Migration Overheads. Experiments are also done to see how the overhead of our approach affects the performances. As mentioned in Sect. 7.1, compared to SAN, the proposed approach has additional migration overhead and monitoring overhead. Since the effects of overhead can only be measured during runtime, we compare the actual computing resources to evaluate the effects of overhead. The experimental settings are the same as Fig. 11. For migration overhead, whenever a vertex migration happens, we add 5% of the WCET of the vertex to the WCET of the vertex for the simulation. As analyzed in Sect. 7.1, the monitoring overhead is with time complexity O(m), where m is the number of cores. In our simulation, \(m \le 8\). So the monitoring overhead should be negligible to the scheduling decisions. What’s more, it is difficult to decide how such a small overhead can be compared to the WCET of vertices so that such overhead can be accounted in the simulation as the migration overhead does. Therefore, in the experiment, we only consider migration overhead. The resulting figures are almost identical to Fig. 11 and thus not included in the paper. We observed that the performance decrease of our approach is less than 1%. Consistent with the analysis in Sect. 7.1, this is because the actual number of migrations is very small during simulations, so the performance of our approach is almost unaffected by the overhead.

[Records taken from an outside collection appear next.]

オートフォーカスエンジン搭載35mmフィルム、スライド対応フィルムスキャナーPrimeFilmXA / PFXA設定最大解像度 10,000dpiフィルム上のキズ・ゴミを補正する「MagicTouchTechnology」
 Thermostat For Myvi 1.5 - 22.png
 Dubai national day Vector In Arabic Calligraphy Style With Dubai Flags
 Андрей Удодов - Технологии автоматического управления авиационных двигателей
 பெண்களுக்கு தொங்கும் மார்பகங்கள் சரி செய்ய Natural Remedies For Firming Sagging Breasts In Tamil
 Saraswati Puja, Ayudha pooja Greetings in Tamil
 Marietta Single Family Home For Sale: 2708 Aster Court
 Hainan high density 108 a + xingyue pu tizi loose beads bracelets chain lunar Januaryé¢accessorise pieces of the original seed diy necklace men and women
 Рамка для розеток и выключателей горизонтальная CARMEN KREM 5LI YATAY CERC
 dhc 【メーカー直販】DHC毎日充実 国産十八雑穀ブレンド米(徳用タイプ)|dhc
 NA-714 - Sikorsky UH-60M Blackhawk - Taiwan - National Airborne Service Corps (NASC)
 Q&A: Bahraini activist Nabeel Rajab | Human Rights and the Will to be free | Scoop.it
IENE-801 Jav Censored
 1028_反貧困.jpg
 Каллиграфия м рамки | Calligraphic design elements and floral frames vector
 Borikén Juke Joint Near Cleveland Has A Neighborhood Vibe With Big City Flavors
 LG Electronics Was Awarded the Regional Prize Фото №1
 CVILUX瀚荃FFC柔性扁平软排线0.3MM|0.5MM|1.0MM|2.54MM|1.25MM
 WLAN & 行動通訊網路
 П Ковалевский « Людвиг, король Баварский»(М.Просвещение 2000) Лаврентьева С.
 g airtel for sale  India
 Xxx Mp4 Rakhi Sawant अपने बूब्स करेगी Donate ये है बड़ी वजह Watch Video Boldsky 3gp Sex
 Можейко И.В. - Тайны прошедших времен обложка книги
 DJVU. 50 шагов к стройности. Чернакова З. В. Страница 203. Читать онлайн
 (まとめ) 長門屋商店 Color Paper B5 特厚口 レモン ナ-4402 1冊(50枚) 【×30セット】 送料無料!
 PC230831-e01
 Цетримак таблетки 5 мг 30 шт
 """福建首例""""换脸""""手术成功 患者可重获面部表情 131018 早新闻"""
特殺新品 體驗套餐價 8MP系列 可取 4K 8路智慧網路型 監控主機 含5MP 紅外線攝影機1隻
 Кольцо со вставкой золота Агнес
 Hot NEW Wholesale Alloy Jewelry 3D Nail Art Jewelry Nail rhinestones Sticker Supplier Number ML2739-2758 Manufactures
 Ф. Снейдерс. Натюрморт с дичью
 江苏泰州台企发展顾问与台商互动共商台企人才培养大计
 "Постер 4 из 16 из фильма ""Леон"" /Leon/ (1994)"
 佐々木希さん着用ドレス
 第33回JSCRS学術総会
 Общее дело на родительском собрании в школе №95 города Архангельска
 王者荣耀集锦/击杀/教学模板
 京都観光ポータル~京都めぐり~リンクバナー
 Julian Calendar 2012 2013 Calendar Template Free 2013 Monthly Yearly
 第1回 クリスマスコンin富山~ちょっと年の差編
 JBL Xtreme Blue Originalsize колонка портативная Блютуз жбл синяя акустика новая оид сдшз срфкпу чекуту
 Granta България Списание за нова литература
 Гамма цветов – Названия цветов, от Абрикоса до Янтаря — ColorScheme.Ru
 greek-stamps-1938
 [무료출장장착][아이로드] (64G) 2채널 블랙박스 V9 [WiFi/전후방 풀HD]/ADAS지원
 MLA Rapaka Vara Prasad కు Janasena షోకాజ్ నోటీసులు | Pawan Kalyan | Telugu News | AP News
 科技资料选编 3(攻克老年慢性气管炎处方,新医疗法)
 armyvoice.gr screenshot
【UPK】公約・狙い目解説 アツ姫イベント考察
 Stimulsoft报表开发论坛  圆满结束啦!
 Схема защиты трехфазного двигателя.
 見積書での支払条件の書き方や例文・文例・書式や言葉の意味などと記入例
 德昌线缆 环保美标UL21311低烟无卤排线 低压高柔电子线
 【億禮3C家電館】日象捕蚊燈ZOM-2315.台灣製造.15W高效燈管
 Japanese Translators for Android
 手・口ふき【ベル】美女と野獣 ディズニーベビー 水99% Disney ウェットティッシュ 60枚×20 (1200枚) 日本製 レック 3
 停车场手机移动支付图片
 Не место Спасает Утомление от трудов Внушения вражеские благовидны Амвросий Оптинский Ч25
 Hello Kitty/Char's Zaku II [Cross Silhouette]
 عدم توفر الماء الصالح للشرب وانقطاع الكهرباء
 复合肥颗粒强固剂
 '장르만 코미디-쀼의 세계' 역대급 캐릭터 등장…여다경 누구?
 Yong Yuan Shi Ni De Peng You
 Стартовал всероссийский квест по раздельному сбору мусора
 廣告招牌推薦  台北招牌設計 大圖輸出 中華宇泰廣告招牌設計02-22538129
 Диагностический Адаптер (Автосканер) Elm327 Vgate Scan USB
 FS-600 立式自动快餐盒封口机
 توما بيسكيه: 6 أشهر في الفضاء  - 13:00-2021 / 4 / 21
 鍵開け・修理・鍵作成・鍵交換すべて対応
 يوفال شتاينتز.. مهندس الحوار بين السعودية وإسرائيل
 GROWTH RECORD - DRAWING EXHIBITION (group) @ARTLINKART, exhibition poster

In summary, by fully exploring the ladder-like resource allocation, with maintaining hard real-time guarantees, our approach can reduce the actual computing resources by 48.3% at the maximum and by 37.8% on average, significantly reclaiming more computing resources than the approach in (Agrawal and Baruah 2018; Baruah 2018).

9 Conclusion

In this paper, to address the resource-wasting problem in federated scheduling, we propose an approach by offline profiling and online monitoring the executions of the hard parallel real-time task and dynamically adjusting the allocated number of cores, thus reclaiming computing resources for soft real-time tasks or placing the reclaimed computing resources to low-energy mode for saving energy. Experiments demonstrate that the proposed approach can reclaim significantly more computing resources than existing approaches while maintaining hard real-time guarantees. This work only considers the scheduling of a single hard real-time task. In future, making use of the ladder-like resource allocation, this work can function as a starting point for other research directions, such as mixed-criticality scheduling (since Sect. 6.1 suggests that the method can release computing resources earlier, thus making more soft real-time tasks finish before their soft deadlines) or more competitive hard real-time scheduling algorithms (since Sect. 5.1 suggests that two parallel tasks may share cores to allow more hard real-time tasks schedulable).